**Passage**
========================================
The last time I saw Des Moore was about six months ago on a stage just down the road at Civic Park where he was speaking about the need for a new direction for Australia. The following speaker was none other than Sir Joh Bjelke-Petersen and he received the full blast of the 'seig heils', megaphones and an organised disruption campaign.

Newcastle and the Hunter Region again attracted national attention. Thousands of demonstrators were reported by the media to be present---I would suggest there were hundreds. Hundreds of police were said to be lining the streets---I would suggest there were tens.

One impact of the Sir Joh visit was, in my opinion, the fact that the Lord Mayor of Newcastle opened your Conference on Friday night. He refused to provide a reception for Sir Joh because, so he claimed, he was not given sufficient notice---the public backlash was significant. Many in this community felt that he had an obligation as the representative of the City to acknowledge a man who at that time was still a figure of significance in the political arena. I would suggest the Lord Mayor's attendance on Friday night partially reflects this body of opinion.

Well, who are we, anyway?

We are a region with a population of over 510,000, covering 312,000 square kilometers. This represents 3.3 per cent of Australia's population (i.e. 1 in 30) and 3.9 per cent of the area of New South Wales. To put this into perspective, Tasmania has a total population of 440,000, of which Hobart and environs account for 180,000. Newcastle and Lake Macquarie City have a total population of 300,000, with other major centres of Cessnock City, Maitland City and Port Stephens totalling 125,000.
========================================
**Data listing**
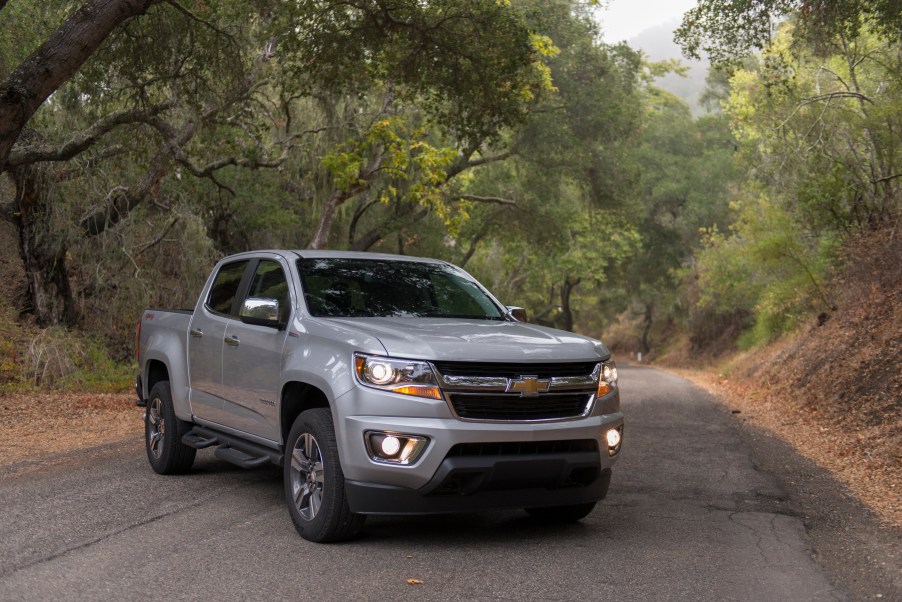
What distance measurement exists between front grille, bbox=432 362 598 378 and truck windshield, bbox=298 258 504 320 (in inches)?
52.7

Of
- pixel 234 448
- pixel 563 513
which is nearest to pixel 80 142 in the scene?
pixel 234 448

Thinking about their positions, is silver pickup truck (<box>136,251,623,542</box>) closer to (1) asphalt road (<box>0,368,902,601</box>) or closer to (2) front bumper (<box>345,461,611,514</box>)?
(2) front bumper (<box>345,461,611,514</box>)

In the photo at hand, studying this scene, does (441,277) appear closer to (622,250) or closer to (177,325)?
(177,325)

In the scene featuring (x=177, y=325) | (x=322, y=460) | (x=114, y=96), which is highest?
(x=114, y=96)

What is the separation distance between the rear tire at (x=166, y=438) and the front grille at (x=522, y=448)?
12.0 feet

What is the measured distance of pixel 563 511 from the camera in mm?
7121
========================================
**Exercises**
(a) Swap "megaphones" for "loudspeakers" in the part of the passage on Newcastle and the Hunter Region that opens with the words containing "The last time" and closes with "there were tens.".
(b) List every population figure that the passage on Newcastle and the Hunter Region gives as a number, along with the place it refers to.

**Answers to the problems**
(a)
The last time I saw Des Moore was about six months ago on a stage just down the road at Civic Park where he was speaking about the need for a new direction for Australia. The following speaker was none other than Sir Joh Bjelke-Petersen and he received the full blast of the 'seig heils', loudspeakers and an organised disruption campaign.

Newcastle and the Hunter Region again attracted national attention. Thousands of demonstrators were reported by the media to be present---I would suggest there were hundreds. Hundreds of police were said to be lining the streets---I would suggest there were tens.

(b)
- over 510,000: the region
- 440,000: Tasmania
- 180,000: Hobart and environs
- 300,000: Newcastle and Lake Macquarie City
- 125,000: Cessnock City, Maitland City and Port Stephens combined